Blount says that danny ainge never talks to him


----------



## lastlaugh (Oct 30, 2003)

Eric Williams said that Danny Ainge never associates with anyone he doesn't like. He treated the players he liked one way and the guys who knew their days were numbered another way.

If players find out about his (Danny Ainge's) bad attitude with the little guys then he won't get anyone to come here.


----------



## Truth34 (May 28, 2003)

> Originally posted by <b>lastlaugh</b>!
> 
> If players find out about his (Danny Ainge's) bad attitude with the little guys then he won't get anyone to come here.


Nobody comes here anyway. Name the last good free agent to come to Boston--it has never happened. Ainge can't do any worse than his predecessors, and I for one was encouraged by Karl Malone's statements. 

Oh, and we can sign Blount--but we would have to use our MLE to do it. So he's probably gone.


----------



## lastlaugh (Oct 30, 2003)

You were encourage by Malone's statements.lol

He basically said I appreciated that he came to my door but there was no chance in hell I would ever play for that team.

Danny wasted a trip and your point about a free agent coming here is pointless. It won't matter how we play in the next 6 years because no one is coming here when they know he have no chance to win .
Danny did nothing to change that. Tim Duncan, Shaq, Kobe and the winners in the west will get every really good free agent and the best we will get is Jon Barry. (Great savior of the league he will be LMAO)


----------



## Truth34 (May 28, 2003)

*Malone's comments*

I respectfully disagree. I think he basically said he didn't come to Boston because the Lakers were much better but said he was impressed by the personal approach. That could go a long way towards signing other, perhaps younger, and not as desperate for a ring, type free agents.


----------

———

- WORK TO DO: According to the forum thread, who said that Danny Ainge never associates with anyone he doesn't like? The rows are separate from the forum thread and unrelated to it.

- DATASET ROWS:
———

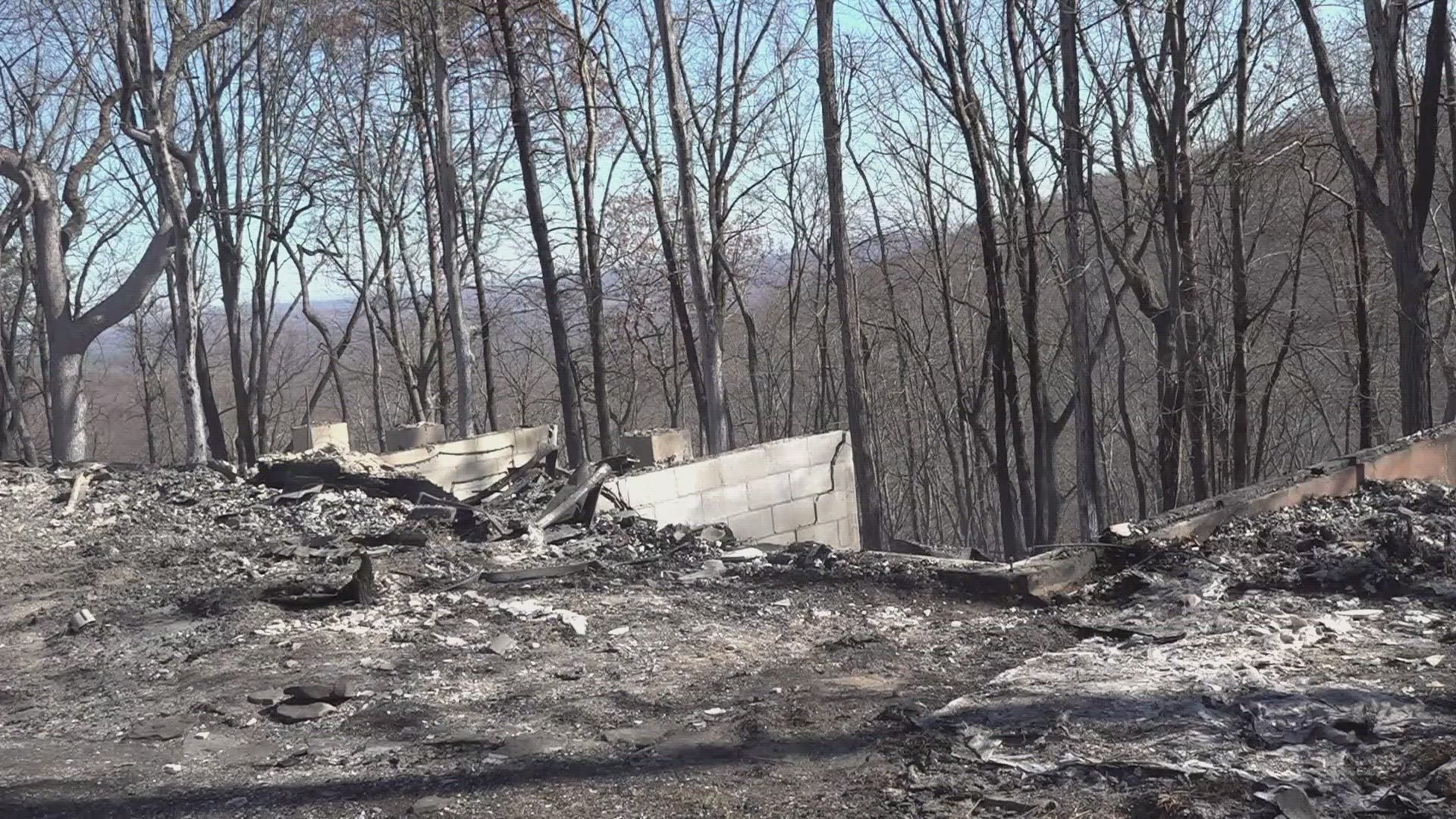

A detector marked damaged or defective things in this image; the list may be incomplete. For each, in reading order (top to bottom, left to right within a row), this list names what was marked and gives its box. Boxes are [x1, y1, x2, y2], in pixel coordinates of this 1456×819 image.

———

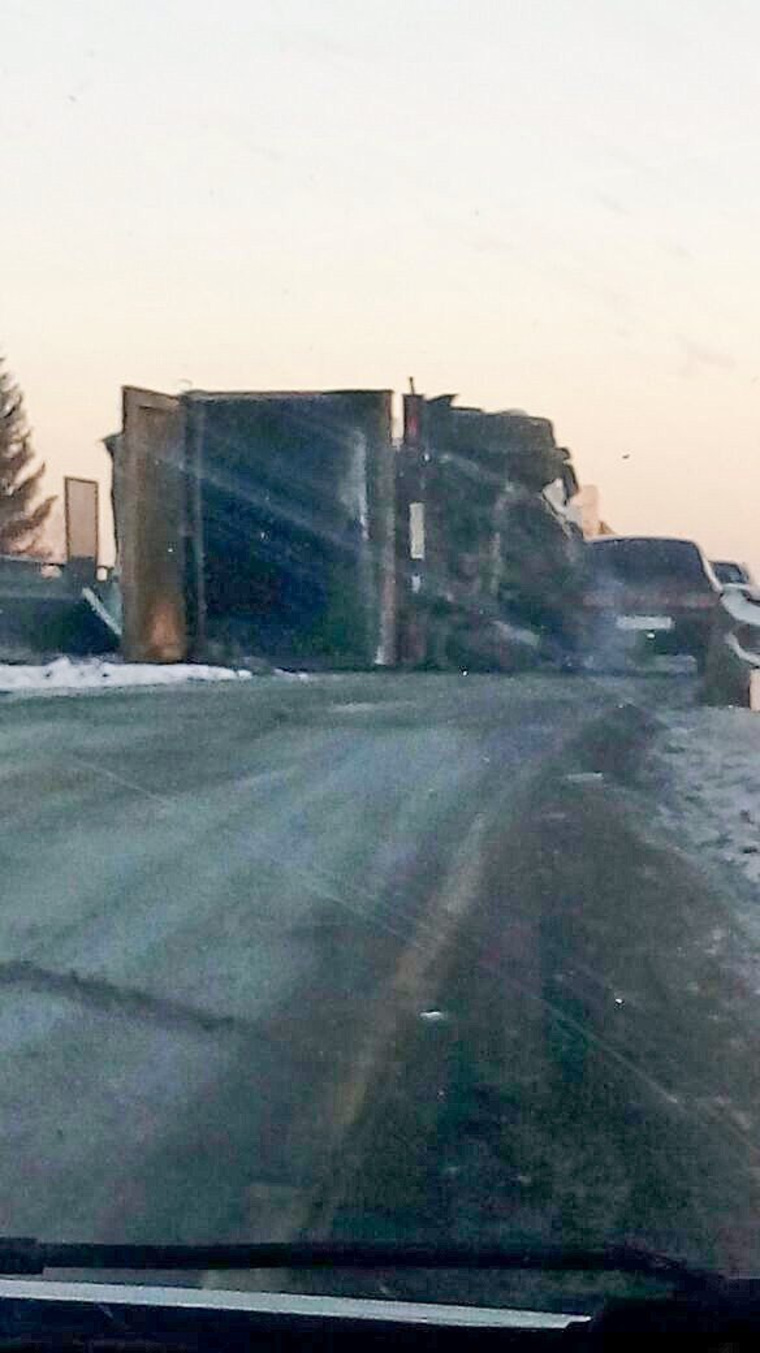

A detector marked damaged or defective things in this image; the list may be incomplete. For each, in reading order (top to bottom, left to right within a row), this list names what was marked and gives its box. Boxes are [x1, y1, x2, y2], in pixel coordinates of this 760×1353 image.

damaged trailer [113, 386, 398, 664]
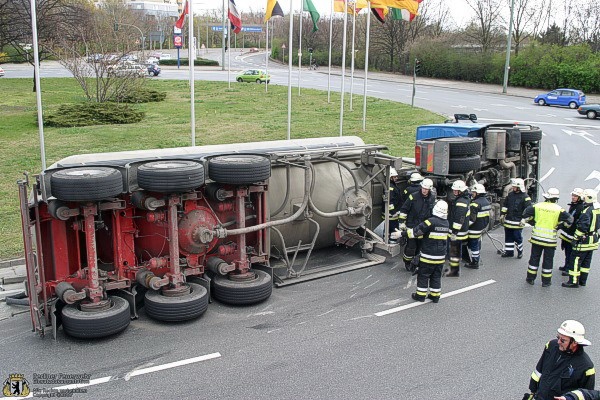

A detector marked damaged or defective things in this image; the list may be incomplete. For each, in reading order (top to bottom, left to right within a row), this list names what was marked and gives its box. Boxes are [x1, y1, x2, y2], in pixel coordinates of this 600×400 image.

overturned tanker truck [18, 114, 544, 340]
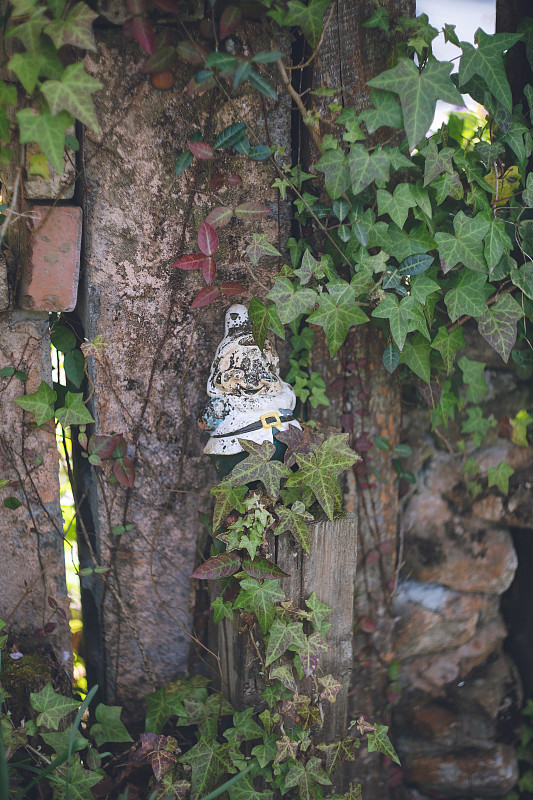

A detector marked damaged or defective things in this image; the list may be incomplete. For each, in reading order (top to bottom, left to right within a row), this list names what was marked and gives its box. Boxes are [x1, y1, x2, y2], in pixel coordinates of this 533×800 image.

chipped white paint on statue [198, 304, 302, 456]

———

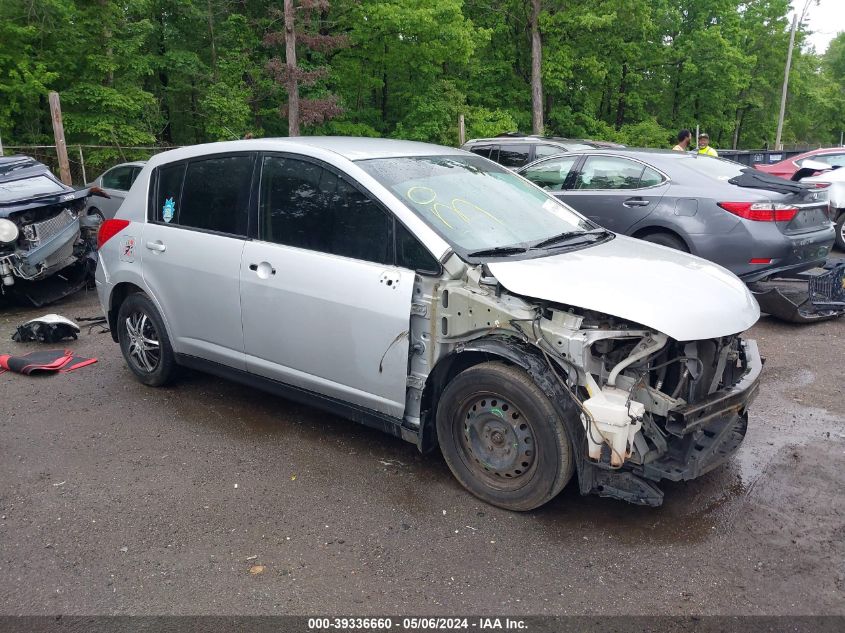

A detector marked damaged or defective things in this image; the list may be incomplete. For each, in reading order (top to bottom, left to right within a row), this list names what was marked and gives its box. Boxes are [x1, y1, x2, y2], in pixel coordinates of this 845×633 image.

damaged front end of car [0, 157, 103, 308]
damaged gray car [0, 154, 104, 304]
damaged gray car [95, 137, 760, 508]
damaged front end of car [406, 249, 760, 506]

———

- TASK SOLUTION: Eric Williams